If you want to get all technical, you can go way back to the start of the horror genre to find the first true vampire story. During a few particularly fateful months in 1816 (AKA the Year Without a Summer), Lord Byron—weirdo extraordinaire and, er, creepy collector—invited a group of artistic friends to hang on his sprawling estate. Because what else do you do with your sprawling estate but show it off to your less wealthy pals? To pass the time, which was appropriately dark and stormy thanks to the summer’s oddball weather, the group told scary stories. It was during this time that none other than Ms. Mary Shelley created a little story called Frankenstein. Meanwhile, another guest named John William Polidori contributed the lesser known but still landmark tale, “The Vampyre.” And thus horror as we know it was born. Take-home message: the next time there’s bad weather on your vacation, take a note from the Byron Brigade, and invent a whole new genre. Easy as that.
Okay, so besides giving you a horror history lesson, what do vampires have to do with today’s blog? Well, for all their ubiquity, those beloved bloodsuckers are a blast to write about. And this little writer is not immune to their charms.
Earlier this month, the latest issue of After the Pause featured my vampire story, “Relationship Status.” It’s a lighthearted romp about a man debating how to deal with his divorce from his vampire wife. Spoiler alert: social media isn’t kind to him.
But “Relationship Status” wasn’t my first foray into the undead. That distinction belongs to “Of Blood and Men,” my Dust Bowl yarn that debuted in Mystery and Horror, LLC’s History and Horror, Oh My! last fall. And as you can guess from the title (and the nearby image which references its namesake’s original cover), this is an ode to the Joads. Yes, I just made a Steinbeck joke. A really corny one too. It’s my blog, and I can pun if I want to.
Besides the vampire angle, “Relationship Status” and “Of Blood and Men” are complete opposites. The former’s the closest I’ve come to romantic comedy; the latter’s a somber meditation on isolation and otherness. “Relationship Status” is firmly rooted in the real world if only the real world boasted exes with pointy teeth and fake Transylvania accents. Though it pays homage to real-life places and times—Oklahoma in the 1930s—“Of Blood and Men” posits an existence that’s dire for the living but ideal for the dead. From a writer’s (and reader’s) perspective, that’s the great thing about vampires: they’re completely malleable. Sunlight and garlic notwithstanding, no two vampires have to be alike.

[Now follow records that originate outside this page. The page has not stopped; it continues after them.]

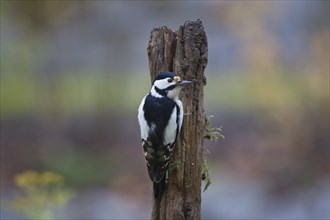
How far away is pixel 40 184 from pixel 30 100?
7930mm

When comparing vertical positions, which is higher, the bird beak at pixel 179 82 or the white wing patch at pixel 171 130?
the bird beak at pixel 179 82

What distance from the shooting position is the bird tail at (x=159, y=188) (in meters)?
3.81

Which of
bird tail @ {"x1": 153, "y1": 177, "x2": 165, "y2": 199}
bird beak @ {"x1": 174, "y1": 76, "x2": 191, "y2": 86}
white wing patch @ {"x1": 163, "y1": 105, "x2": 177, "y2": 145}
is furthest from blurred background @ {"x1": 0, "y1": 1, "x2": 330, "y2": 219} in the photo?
bird beak @ {"x1": 174, "y1": 76, "x2": 191, "y2": 86}

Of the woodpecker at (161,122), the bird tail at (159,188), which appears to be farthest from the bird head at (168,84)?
the bird tail at (159,188)

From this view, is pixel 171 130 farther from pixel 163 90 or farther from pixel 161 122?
pixel 163 90

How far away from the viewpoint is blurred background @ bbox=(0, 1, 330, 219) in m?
10.0

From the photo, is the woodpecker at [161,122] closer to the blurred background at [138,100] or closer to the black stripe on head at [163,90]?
the black stripe on head at [163,90]

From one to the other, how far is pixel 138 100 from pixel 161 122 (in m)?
8.70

Some say the sanguine trope is overdone and old. In fact, like epistolary horror, there are many publishers that shun the creatures of the night altogether. Send them a vampire story and earn an automatic rejection. That’s their opinion, and it’s absolutely as valid as mine (probably more valid if you’re a writer submitting to the big, scary publishing world). But what I’d like to add to the conversation is that anything can be reimagined. My two stories are neither the first nor the last to use the vampire myth to examine the human condition, and that’s what makes the Draculas and Angels and Count Orloks so enduring (and let’s face it, endearing too). In all their debonair youth and bottomless charms, vampires capture readers’ fascination unlike almost any other horror monster. Thus, it’s probably fitting that Polidori’s bloodsucker in “The Vampyre” was based on his host, Lord Byron. Nothing like a man once dubbed “mad, bad, and dangerous to know” to launch a genre legend.